§ **Requirement**: Please answer from the PostgreSQL vs MySQL comparison below: which JSON type does PostgreSQL offer, and how is it described?

§ **Source text**:
-------

PostgreSQL vs MySQL — The Big Picture
Both are open-source relational databases that implement SQL. The choice shapes your architecture.
| PostgreSQL | MySQL (InnoDB) | |
|---|---|---|
| License | PostgreSQL (fully open) | GPL (Oracle owns it; MariaDB is the open fork) |
| ACID | Full ACID, all isolation levels | Full ACID (InnoDB engine only) |
| JSON | JSONB — binary, fully indexable | JSON type, limited indexing |
| Full-text search | Built-in, good | Built-in, basic |
| Advanced types | Arrays, hstore, custom types, enums | Limited |
| Window functions | Full support | Full support (5.7+) |
| Replication | Streaming, logical, synchronous | Binary log, GTID-based |
| Concurrency | MVCC (never locks for reads) | MVCC (InnoDB) |
| Use it for | Complex queries, analytics, PostGIS | High write throughput, simpler queries |
| Used by | Instagram, GitHub, Heroku, Notion | Twitter (historically), Airbnb, Uber (now PG) |
FAANG preference: Most modern FAANG companies default to PostgreSQL for new systems. MySQL remains common in older stacks.

-------

§ **Extracted entries**:

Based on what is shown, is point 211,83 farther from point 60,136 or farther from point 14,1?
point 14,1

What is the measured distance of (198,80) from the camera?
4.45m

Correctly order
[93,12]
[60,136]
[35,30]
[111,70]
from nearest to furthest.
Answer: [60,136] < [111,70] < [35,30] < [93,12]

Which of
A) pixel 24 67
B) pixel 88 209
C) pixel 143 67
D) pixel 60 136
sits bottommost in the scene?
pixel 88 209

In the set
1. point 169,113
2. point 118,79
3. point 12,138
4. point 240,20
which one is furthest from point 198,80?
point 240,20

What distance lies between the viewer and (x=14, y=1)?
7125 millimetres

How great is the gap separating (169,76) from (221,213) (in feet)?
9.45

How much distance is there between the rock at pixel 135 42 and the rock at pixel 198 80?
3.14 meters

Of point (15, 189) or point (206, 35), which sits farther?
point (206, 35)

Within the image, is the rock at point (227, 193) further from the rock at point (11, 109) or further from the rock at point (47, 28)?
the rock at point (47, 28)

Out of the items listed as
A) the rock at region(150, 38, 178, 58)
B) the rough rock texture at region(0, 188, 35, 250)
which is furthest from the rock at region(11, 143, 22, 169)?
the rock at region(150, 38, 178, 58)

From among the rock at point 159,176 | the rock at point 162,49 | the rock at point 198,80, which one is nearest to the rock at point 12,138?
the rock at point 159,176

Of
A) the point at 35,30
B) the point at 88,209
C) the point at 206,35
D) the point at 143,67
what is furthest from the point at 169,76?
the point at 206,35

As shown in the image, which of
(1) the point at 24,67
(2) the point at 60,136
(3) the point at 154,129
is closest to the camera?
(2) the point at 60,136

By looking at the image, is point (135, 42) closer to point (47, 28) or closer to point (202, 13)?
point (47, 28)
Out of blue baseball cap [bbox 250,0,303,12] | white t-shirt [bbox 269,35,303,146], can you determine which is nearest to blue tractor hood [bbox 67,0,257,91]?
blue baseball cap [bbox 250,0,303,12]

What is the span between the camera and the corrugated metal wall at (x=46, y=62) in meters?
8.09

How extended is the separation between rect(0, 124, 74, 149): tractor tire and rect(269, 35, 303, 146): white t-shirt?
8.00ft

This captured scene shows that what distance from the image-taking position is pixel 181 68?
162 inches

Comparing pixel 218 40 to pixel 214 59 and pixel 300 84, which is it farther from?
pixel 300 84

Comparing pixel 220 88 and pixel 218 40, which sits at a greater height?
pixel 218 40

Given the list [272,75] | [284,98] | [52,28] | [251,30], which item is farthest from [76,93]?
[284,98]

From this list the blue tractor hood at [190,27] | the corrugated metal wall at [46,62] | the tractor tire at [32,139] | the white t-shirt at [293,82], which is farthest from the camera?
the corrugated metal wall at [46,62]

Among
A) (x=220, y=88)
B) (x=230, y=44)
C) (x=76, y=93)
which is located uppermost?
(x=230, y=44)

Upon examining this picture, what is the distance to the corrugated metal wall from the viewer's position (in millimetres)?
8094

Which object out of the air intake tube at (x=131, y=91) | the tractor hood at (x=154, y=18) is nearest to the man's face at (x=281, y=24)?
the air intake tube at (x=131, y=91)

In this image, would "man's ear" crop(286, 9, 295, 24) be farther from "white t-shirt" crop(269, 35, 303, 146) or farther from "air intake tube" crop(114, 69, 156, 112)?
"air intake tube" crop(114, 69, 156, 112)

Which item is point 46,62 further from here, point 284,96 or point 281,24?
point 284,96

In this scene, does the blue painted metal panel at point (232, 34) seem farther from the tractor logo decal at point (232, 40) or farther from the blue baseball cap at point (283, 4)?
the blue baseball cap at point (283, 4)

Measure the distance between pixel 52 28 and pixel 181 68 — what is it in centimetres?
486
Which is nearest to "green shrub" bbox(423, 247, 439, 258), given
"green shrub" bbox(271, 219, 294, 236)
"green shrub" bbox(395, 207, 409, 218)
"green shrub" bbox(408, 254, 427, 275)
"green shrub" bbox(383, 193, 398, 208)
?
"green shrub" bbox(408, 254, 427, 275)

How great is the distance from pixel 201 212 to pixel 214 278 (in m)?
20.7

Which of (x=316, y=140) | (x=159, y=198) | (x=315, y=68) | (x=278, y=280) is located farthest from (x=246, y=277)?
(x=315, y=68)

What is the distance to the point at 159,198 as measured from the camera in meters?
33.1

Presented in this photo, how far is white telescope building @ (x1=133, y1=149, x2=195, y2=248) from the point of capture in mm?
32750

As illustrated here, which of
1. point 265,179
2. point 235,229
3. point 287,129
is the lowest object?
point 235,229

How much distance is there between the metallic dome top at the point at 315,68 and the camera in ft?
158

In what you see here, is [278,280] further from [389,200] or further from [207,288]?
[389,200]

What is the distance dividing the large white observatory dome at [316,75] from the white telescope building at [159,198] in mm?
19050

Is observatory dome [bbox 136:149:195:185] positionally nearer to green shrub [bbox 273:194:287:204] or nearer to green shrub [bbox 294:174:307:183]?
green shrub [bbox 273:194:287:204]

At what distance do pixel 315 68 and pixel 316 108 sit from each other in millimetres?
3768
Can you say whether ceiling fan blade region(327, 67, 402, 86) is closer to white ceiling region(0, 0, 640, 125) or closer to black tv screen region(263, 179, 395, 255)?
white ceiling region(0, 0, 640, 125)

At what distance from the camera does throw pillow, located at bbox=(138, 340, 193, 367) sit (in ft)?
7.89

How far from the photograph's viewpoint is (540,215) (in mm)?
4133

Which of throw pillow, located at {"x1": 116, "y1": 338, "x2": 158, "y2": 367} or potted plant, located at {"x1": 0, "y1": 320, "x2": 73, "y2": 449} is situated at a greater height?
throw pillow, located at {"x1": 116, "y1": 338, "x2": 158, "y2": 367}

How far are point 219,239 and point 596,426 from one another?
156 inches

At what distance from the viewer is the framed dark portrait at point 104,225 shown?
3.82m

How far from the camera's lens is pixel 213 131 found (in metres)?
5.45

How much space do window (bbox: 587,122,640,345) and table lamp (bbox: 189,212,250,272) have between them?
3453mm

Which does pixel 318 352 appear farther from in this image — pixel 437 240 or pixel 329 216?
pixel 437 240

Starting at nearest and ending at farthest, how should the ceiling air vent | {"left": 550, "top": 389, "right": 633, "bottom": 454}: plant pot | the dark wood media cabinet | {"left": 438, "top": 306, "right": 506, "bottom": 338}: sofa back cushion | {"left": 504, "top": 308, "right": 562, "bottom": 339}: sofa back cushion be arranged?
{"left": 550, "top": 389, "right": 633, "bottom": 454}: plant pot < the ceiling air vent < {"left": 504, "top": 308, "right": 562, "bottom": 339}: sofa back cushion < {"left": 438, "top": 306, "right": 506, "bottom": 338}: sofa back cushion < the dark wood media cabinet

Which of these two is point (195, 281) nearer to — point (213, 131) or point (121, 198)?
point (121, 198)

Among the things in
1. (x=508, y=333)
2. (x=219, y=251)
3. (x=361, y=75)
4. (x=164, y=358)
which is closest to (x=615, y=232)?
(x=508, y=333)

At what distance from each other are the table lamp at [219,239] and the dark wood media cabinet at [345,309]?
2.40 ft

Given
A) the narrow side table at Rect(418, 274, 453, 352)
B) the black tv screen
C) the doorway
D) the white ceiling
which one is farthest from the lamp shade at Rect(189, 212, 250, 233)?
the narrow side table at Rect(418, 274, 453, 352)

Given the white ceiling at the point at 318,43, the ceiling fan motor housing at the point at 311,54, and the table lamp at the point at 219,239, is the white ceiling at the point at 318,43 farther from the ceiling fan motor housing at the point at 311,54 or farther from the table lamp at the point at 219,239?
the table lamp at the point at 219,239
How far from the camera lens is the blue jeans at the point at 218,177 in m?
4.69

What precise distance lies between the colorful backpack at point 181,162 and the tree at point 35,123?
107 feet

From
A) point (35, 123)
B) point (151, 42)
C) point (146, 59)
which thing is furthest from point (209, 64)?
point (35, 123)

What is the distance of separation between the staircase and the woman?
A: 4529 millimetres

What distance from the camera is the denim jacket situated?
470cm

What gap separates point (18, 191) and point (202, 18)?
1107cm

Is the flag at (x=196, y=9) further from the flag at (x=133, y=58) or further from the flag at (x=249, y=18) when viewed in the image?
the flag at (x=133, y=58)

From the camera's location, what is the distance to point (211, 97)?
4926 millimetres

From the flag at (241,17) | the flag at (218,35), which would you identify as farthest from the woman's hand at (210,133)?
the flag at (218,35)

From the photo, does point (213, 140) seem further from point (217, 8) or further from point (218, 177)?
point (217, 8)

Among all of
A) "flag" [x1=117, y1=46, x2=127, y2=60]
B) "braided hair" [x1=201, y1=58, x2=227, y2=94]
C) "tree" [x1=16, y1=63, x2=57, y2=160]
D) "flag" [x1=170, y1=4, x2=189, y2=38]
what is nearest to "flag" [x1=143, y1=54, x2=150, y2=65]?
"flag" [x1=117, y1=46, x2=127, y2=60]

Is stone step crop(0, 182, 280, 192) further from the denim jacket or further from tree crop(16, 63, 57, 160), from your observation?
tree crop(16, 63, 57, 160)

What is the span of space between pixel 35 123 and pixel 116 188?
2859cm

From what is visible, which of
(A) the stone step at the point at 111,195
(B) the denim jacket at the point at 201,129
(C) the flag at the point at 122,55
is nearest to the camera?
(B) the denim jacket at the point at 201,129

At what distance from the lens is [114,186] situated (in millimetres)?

-------

§ **Task answer**: JSONB, described as binary and fully indexable.